Hace pocos días, compartí un viaje con un grupo de alumnos de grado 11. En la inmensidad de un bosque en Washington DC, sin conexión alguna en Internet, en algo más de 24 horas, vivimos una experiencia inolvidable.
Rodeados de árboles inmensos y centenarios. Nuestros sentidos externos, citadinos y tecnológicos, acostumbrados al cemento, nuestra mirada plana en la pantalla del celular, volvimos a escuchar, sintiendo y oler un mundo diferente, un mundo real: el sonido del agua de los pequeños arroyos, el canto de las El olor a madera de roble. Y para cerrar la jornada, una tormenta con lluvia, rayos y truenos, y un partido inolvidable en un auténtico lodazal de arcilla. Exhaustos, felices, embarrados hasta los niños, conectados realmente con la “madre naturaleza”.
Pero lo más apreciado por todos fue la interconexión entre unos y otros justamente en ese ambiente natural y retador. Divididos en grupos, bajo la dirección de una guía, se desarrollaron una serie de pruebas que exigieron el trabajo colectivo para resolverlas. No era el reto para uno solo, sino el reto para el grupo. No había solución individual, sino grupal. Y esto dejó en todos un gran saldo de buenas prácticas útiles para toda la vida. Nuestra sociedad individualista nos dejó avasallada por la simple realidad de que si el ser humano existe en la actualidad porque se puede trabajar con el otro, el compartir, la ayuda y la memoria colectiva, y esto se hace visible para todos en la jornada en el bosque.

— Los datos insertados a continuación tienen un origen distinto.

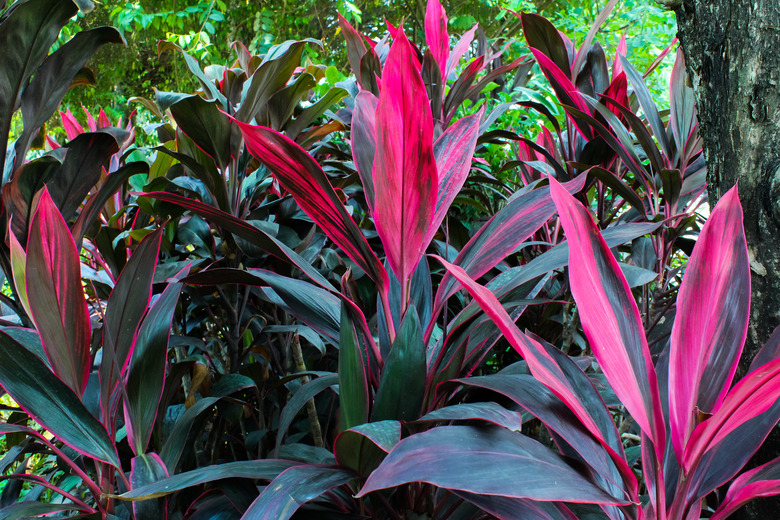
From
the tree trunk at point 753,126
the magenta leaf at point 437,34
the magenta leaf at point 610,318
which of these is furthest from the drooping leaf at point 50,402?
the magenta leaf at point 437,34

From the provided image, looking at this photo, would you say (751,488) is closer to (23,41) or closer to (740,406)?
(740,406)

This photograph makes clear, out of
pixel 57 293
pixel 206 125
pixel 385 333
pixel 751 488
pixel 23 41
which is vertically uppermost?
pixel 23 41

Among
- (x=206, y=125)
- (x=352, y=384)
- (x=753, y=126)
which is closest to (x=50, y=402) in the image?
(x=352, y=384)

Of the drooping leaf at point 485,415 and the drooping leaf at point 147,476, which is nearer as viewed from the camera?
the drooping leaf at point 485,415

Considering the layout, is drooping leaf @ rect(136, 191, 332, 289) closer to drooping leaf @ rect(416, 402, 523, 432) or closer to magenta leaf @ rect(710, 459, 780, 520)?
drooping leaf @ rect(416, 402, 523, 432)

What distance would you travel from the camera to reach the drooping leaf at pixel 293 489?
0.42 m

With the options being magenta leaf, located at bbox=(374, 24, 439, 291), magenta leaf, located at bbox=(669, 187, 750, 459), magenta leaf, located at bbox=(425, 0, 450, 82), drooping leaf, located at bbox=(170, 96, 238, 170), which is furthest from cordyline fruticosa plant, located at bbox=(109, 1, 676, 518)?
magenta leaf, located at bbox=(425, 0, 450, 82)

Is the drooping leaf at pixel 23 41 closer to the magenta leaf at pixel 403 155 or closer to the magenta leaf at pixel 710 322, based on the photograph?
the magenta leaf at pixel 403 155

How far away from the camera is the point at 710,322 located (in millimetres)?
439

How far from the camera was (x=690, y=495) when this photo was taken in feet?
1.48

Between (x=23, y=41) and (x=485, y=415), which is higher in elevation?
(x=23, y=41)

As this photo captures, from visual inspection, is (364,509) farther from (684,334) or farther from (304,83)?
(304,83)

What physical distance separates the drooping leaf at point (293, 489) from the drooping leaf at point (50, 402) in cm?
22

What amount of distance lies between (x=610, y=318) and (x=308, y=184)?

La vida es una aventura que vale la pena vivir y arriesgar en ella, pero que no se vive solo y que no está alimentada por la comodidad. Viento, lluvia, sol, sed, barro, rayos, es decir, elementos, más formadores que cualquier lujo. La relación entre unos y otros como personas, como equipo, hace posible resolver los obstáculos de la vida. ¡Por eso, en Alpamayo solemos decir “no somos buenos si no todos somos buenos”! Educar es poner en la mochila personal de cada uno de los jóvenes, de los niños, de nosotros mismos, virtudes y valores con la práctica y los hechos pensando siempre en los demás.

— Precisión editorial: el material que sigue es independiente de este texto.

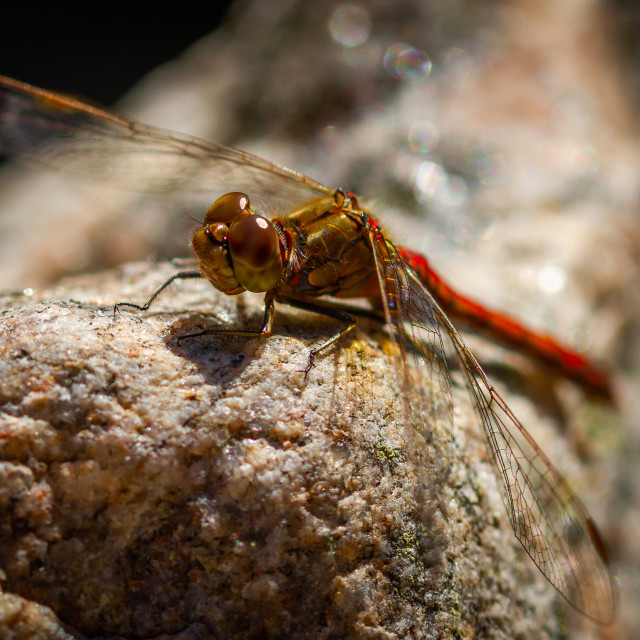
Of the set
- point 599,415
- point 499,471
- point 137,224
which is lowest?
point 499,471

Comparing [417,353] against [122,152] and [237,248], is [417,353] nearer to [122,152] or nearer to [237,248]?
[237,248]

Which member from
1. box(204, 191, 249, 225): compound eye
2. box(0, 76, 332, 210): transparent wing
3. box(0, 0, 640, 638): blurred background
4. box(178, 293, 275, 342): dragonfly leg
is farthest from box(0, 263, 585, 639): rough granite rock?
box(0, 0, 640, 638): blurred background

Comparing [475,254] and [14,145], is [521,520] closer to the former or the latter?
[475,254]

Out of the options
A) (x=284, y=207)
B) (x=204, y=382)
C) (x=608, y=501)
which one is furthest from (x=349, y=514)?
(x=608, y=501)

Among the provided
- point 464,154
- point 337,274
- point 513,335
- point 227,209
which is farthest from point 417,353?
point 464,154

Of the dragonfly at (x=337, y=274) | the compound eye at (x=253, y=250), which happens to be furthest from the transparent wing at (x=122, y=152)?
the compound eye at (x=253, y=250)

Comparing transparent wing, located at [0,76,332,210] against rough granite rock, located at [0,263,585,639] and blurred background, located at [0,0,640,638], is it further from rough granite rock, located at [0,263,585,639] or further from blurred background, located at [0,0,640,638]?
rough granite rock, located at [0,263,585,639]

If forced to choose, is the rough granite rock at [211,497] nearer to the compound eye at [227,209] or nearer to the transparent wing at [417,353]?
the transparent wing at [417,353]

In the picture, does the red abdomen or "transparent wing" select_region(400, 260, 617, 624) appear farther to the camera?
the red abdomen
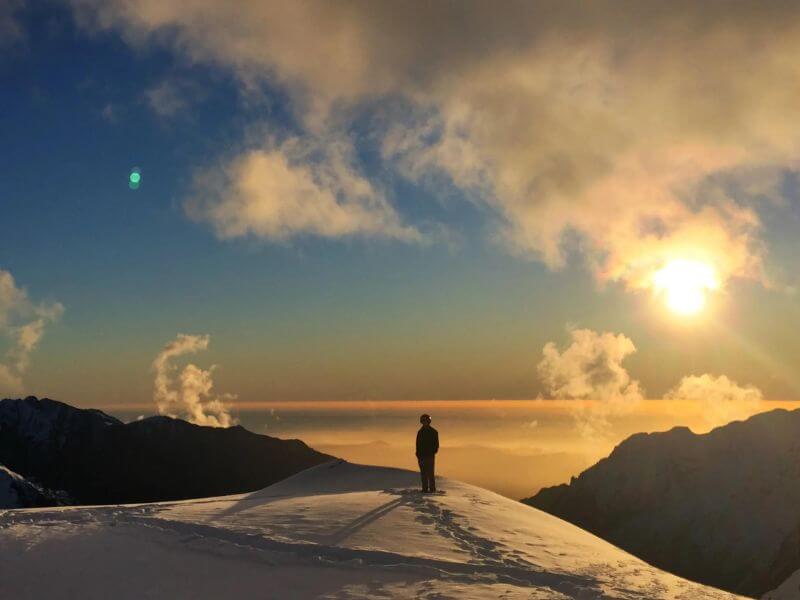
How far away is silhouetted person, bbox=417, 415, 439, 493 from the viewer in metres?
24.2

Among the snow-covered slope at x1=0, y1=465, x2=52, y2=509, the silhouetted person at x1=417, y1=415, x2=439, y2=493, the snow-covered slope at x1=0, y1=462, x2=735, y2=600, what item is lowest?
the snow-covered slope at x1=0, y1=465, x2=52, y2=509

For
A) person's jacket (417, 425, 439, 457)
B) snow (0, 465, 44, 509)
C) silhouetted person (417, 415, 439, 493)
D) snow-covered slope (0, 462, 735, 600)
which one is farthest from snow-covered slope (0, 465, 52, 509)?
snow-covered slope (0, 462, 735, 600)

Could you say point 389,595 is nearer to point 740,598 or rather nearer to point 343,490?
point 740,598

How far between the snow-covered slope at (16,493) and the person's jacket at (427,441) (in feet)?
589

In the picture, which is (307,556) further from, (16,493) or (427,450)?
(16,493)

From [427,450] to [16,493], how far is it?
617 feet

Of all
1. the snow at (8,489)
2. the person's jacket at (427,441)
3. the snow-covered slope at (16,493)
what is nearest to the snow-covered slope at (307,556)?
the person's jacket at (427,441)

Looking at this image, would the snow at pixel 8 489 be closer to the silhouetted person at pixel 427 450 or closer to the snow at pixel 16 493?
the snow at pixel 16 493

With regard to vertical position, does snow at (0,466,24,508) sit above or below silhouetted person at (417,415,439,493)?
below

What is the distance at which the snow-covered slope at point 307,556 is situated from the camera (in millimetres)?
11227

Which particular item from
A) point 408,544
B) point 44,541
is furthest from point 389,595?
point 44,541

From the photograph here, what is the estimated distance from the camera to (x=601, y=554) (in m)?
17.1

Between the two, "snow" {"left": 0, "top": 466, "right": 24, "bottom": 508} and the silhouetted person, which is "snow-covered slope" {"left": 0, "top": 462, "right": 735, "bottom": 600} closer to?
the silhouetted person

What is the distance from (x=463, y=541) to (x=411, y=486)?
10869mm
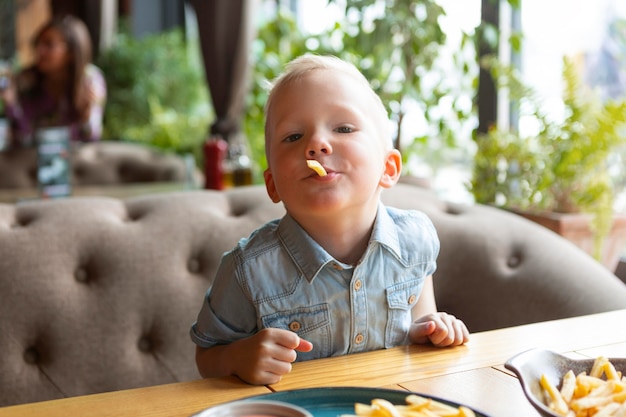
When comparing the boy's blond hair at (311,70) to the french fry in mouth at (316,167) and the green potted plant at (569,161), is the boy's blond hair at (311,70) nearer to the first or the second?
the french fry in mouth at (316,167)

Como dice Catherine L’Ecuyer, las personas aprendemos en clave de realidad. Formar el carácter, la autonomía, la solidaridad y la espiritualidad no se puede hacer desde una vida virtual. Los antiguos hablan de “templario” el carácter, como quien tiempla el acero de una espada para hacerlo más fuerte. Se cogía el hierro en crudo, se ponía en rojo vivo, se golpeaba en un yunque con cenizas, y se daba forma convirtiendo el metal en acero resistente. ¿Le gustaría al hierro, si pudiera pensar, ese tratamiento? ¿Le gustaría que se pusiera al rojo vivo y que recibiera esos golpes? Si ese hierro tiene voluntad, y acepta la dureza, se convertirá en acero brillante y valioso, digno de usar.
Y si hablamos de autonomía, esta es tu responsabilidad con la responsabilidad de los pequeños. En tanto que si hablamos de solidaridad, se forma enseñando a compartir y a darse. Y para formar la espiritualidad, es necesario ayudar a que los hijos tengan tiempo para encontrar en el silencio con uno mismo y con Dios. Sin silencio, no hay encuentro personal.

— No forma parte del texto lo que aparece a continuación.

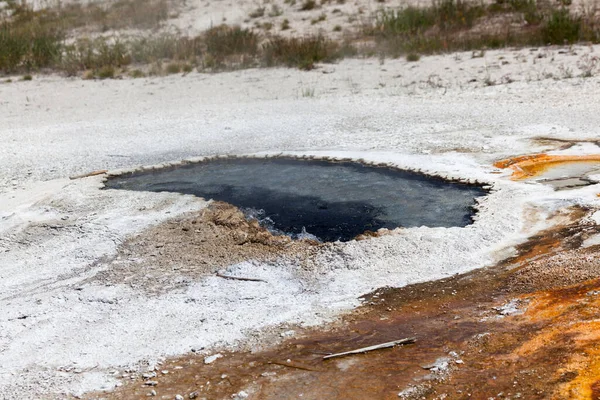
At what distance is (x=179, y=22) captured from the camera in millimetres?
14695

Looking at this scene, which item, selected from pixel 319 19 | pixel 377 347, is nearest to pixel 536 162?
pixel 377 347

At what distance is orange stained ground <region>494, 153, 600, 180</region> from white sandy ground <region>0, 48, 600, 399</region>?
0.55ft

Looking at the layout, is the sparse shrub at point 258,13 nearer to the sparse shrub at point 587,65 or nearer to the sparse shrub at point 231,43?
the sparse shrub at point 231,43

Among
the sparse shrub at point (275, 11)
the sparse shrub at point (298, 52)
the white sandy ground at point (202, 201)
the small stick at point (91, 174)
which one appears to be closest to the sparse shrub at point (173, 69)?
the white sandy ground at point (202, 201)

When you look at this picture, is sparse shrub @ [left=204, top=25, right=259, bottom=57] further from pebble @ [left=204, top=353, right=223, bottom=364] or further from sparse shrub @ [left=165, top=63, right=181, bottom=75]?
pebble @ [left=204, top=353, right=223, bottom=364]

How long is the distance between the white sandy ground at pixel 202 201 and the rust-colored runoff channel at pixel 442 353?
209mm

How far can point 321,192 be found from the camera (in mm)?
5691

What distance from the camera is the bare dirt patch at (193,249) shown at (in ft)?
14.1

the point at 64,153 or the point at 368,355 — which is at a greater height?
the point at 64,153

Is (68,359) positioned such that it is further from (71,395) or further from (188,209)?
(188,209)

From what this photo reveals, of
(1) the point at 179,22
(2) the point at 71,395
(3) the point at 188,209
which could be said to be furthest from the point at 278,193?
(1) the point at 179,22

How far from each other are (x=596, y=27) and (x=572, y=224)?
24.1ft

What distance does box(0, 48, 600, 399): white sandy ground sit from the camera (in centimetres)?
369

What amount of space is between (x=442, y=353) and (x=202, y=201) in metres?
2.68
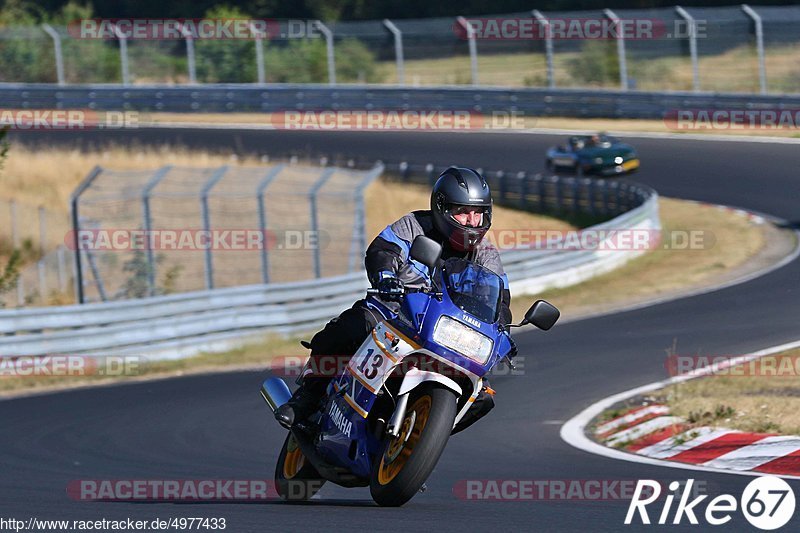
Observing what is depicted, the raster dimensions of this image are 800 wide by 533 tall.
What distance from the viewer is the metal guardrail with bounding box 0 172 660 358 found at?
15.3 meters

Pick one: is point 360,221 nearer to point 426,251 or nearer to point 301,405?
point 301,405

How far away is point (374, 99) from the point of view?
4009 centimetres

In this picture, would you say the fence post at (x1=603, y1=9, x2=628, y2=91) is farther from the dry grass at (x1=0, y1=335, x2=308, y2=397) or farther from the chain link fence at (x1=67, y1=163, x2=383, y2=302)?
the dry grass at (x1=0, y1=335, x2=308, y2=397)

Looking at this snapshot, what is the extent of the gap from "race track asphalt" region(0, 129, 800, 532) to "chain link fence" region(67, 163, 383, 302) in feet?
11.8

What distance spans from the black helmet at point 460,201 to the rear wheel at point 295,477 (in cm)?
167

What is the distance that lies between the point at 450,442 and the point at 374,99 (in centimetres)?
3050

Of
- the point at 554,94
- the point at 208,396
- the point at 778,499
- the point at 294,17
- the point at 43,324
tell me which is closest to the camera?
the point at 778,499

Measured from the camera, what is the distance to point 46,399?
44.3 ft

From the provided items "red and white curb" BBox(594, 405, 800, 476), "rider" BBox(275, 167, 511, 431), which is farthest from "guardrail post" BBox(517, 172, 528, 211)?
"rider" BBox(275, 167, 511, 431)

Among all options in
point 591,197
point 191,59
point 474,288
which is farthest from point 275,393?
point 191,59

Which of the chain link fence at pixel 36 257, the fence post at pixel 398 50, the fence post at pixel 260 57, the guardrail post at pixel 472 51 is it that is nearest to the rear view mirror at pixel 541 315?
the chain link fence at pixel 36 257

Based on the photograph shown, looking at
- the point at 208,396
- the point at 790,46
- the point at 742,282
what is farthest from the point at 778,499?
the point at 790,46

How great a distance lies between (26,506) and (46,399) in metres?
6.63

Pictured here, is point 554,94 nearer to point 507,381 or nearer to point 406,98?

Papás y mamás, sus hijos emprendieron un buen tiempo un viaje por la vida, un viaje, como se diría en inglés y que nos lleva a la palabra latina del día a día. Una jornada larga que durará, en muchos casos, casi una centuria y en que nosotros solo estaremos al lado un breve tiempo. Si con tanto esfuerzo procuramos que los niños armen bien sus maletas para estos viajes como los que contemos en el inicio de esta historia, ¡cómo no preocuparnos de poner buenas cosas en las maletas del viaje de sus vidas! Saquemos conclusiones, buenas conclusiones y pongamos los medios para educar en la realidad formando el carácter, la autonomía, la solidaridad y la espiritualidad.